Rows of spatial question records

....................

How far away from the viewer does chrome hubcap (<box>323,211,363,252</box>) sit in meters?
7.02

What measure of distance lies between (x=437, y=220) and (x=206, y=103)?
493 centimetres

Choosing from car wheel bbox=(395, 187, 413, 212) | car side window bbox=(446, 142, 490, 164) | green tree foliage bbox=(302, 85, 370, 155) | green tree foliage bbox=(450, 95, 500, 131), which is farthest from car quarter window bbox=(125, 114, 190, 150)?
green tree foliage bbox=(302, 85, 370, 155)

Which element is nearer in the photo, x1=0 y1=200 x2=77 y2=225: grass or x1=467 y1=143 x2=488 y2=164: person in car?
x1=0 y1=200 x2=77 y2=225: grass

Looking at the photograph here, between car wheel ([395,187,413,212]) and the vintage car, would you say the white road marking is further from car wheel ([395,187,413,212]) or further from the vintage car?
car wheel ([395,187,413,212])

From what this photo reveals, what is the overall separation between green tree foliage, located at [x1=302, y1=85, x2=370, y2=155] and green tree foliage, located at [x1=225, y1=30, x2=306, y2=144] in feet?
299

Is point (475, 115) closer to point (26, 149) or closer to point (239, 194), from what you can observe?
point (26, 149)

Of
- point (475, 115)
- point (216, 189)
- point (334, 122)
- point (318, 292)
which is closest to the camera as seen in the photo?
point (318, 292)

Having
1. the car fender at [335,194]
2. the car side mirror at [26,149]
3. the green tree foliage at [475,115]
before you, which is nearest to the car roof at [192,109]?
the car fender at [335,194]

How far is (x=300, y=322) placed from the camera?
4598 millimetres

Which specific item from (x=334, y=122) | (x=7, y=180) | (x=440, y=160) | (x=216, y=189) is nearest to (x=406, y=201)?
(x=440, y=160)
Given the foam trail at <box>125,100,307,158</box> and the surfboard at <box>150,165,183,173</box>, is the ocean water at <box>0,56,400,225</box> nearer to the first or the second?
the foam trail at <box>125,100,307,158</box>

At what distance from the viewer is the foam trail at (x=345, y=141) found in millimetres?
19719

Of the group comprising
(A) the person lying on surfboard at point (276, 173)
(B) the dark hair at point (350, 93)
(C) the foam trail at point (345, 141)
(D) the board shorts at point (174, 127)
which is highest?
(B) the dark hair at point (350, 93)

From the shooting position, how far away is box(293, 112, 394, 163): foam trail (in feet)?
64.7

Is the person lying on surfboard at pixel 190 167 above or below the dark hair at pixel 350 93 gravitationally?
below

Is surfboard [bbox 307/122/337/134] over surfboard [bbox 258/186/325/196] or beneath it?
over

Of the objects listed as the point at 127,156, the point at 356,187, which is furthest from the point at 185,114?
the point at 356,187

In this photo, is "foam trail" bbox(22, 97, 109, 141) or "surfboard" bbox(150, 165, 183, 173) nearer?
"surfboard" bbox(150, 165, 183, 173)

....................

__To be done__:
Rewrite all of the records above with "ocean water" changed to "seawater". Keep every other part identical.

__Task result__:
How far away from the viewer does chrome hubcap (<box>323,211,363,252</box>) sit in meters?
7.02

What measure of distance lies between (x=437, y=220) and (x=206, y=103)?
493 centimetres

Choosing from car wheel bbox=(395, 187, 413, 212) | car side window bbox=(446, 142, 490, 164) | green tree foliage bbox=(302, 85, 370, 155) | green tree foliage bbox=(450, 95, 500, 131), which is farthest from car quarter window bbox=(125, 114, 190, 150)?
green tree foliage bbox=(302, 85, 370, 155)

Which element is nearer in the photo, x1=0 y1=200 x2=77 y2=225: grass or x1=467 y1=143 x2=488 y2=164: person in car?
x1=0 y1=200 x2=77 y2=225: grass

Looking at the photograph here, between car wheel ([395,187,413,212]) and the vintage car, would you say the white road marking is further from car wheel ([395,187,413,212]) or further from the vintage car?
car wheel ([395,187,413,212])

From what this photo reveals, what is the overall separation between green tree foliage, located at [x1=302, y1=85, x2=370, y2=155] and green tree foliage, located at [x1=225, y1=30, x2=306, y2=144] in feet?
299

Is point (475, 115) closer to point (26, 149) or closer to point (239, 194), from what you can observe?
point (26, 149)

Of
- point (475, 115)
- point (216, 189)
- point (334, 122)
- point (318, 292)
which is closest to the camera as seen in the photo?
point (318, 292)

Having
1. the car fender at [335,194]
2. the car side mirror at [26,149]
3. the green tree foliage at [475,115]
before you, which is nearest to the car roof at [192,109]?
the car fender at [335,194]

How far is (x=300, y=322) placed from the camera?
4598 millimetres

Which specific item from (x=334, y=122) | (x=7, y=180) | (x=440, y=160) | (x=216, y=189) is nearest to (x=406, y=201)?
(x=440, y=160)
Given the foam trail at <box>125,100,307,158</box> and the surfboard at <box>150,165,183,173</box>, is the seawater at <box>0,56,400,225</box> nearer to the first or the second?
the foam trail at <box>125,100,307,158</box>

At what distance from the viewer is the foam trail at (x=345, y=141) found in millimetres?
19719

Of the group comprising
(A) the person lying on surfboard at point (276, 173)
(B) the dark hair at point (350, 93)
(C) the foam trail at point (345, 141)
(D) the board shorts at point (174, 127)
which is highest?
(B) the dark hair at point (350, 93)

From the shooting position, how far away is box(293, 112, 394, 163): foam trail (in feet)?
64.7

Is the person lying on surfboard at pixel 190 167 above or below the dark hair at pixel 350 93 gravitationally?
below

Is surfboard [bbox 307/122/337/134] over surfboard [bbox 258/186/325/196] or beneath it?
over

Of the objects listed as the point at 127,156, the point at 356,187, which is furthest from the point at 185,114?
the point at 356,187

In this photo, is "foam trail" bbox(22, 97, 109, 141) or "surfboard" bbox(150, 165, 183, 173) nearer?
"surfboard" bbox(150, 165, 183, 173)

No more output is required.